France: Bataille judiciaire entre des figures de la diaspora algérienne
Tribunal de Nîmes

L’un est président de l’Observatoire de l’Islamophobie, l’autre ancien conseiller technique du président Nicolas Sarkozy et inspecteur général de l’Education nationale à la retraite. L’un et l’autre sont deux figures de la diaspora algérienne en France, liées qui plus est par la Grande mosquée de Paris où l’un dirige une fédération régionale et l’autre conseillait l’ex-recteur Dalil Bouabakeur.

Pourtant, Abdallah Zekri et Abderahmane Dahmane sont deux ennemis irréductibles dont l’inimitié réciproque, étalée publiquement sur le web par l’un, a trouvé son épilogue devant la justice où le premier a décidé de traîner le second.

Las des « insultes et des calomnies », affirme-t-il, M Zekri a fini par déposer plainte contre son contradicteur à qui il reproche des publications diffamatoires sur les réseaux sociaux. Il lui reproche aussi d’avoir engager une forme de harcèlement avéré par l’envoi incessant de courriels et de sms à des heures indues dont il a gardé les copies pour les soumettre à la justice.

Abdallah Zekri

En l’espace de six mois, M. Dahmane a été condamné à deux reprises. D’abord par le Tribunal Correctionnel de Paris le 6 Octobre 2021, puis par le Tribunal Correctionnel de Nîmes (Gard) le 16 Mars 2022. Défendu par Me Khadidja Aoudia, experte du Droit pénal et bâtonnière de Nîmes, M. Zekri a donc convaincu les juges, après plusieurs renvois du procès pour absence du prévenu.

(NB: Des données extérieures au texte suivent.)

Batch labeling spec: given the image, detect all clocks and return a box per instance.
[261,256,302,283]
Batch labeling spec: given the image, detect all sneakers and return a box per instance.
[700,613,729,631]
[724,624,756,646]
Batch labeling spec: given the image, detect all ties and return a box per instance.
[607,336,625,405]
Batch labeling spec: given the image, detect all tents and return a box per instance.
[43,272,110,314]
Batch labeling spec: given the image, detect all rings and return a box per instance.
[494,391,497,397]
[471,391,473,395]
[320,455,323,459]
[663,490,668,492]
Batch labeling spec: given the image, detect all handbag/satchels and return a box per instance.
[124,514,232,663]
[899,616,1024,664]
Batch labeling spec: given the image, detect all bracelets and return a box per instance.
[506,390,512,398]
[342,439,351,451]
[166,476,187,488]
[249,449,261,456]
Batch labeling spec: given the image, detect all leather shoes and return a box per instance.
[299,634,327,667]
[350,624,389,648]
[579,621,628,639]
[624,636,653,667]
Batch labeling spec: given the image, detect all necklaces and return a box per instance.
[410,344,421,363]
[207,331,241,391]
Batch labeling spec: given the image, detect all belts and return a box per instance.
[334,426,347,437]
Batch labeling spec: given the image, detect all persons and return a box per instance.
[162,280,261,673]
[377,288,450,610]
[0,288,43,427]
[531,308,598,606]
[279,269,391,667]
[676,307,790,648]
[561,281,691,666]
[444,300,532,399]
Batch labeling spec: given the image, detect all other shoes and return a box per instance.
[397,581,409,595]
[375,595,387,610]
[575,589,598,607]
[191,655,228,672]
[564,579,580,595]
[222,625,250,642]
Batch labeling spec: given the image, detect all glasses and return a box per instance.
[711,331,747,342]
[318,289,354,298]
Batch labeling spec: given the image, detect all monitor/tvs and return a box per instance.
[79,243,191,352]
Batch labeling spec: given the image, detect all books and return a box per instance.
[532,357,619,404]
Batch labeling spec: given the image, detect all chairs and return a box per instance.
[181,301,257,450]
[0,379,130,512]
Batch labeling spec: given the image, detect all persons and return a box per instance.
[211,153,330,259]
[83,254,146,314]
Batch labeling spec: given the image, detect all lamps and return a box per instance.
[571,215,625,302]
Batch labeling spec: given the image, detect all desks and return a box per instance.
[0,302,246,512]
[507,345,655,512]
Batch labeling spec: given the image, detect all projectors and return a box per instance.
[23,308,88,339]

Dahmane Abderrahmane avec Sarkozy

Lors de la dernière citation à comparaître pour le 2 Mars 2022, le Tribunal de Nîmes a décidé de juger l’affaire en son absence.
Le Tribunal a déclaré la citation de M. Dahmane régulière et recevable et considéré que « les éléments constitutifs de faits de violence psychologique volontaire, faits commis courant 2016, 2017, 2018, 2019 et 2020, sur le territoire national et depuis un temps non prescrit, sont réunis ».

Après délibération, le tribunal a rendu sa décision le mercredi 16 mars. Il a condamné le prévenu à six mois de prison avec sursis et à une amende de 5.000 euros au titre de préjudice moral ainsi que divers frais de justice.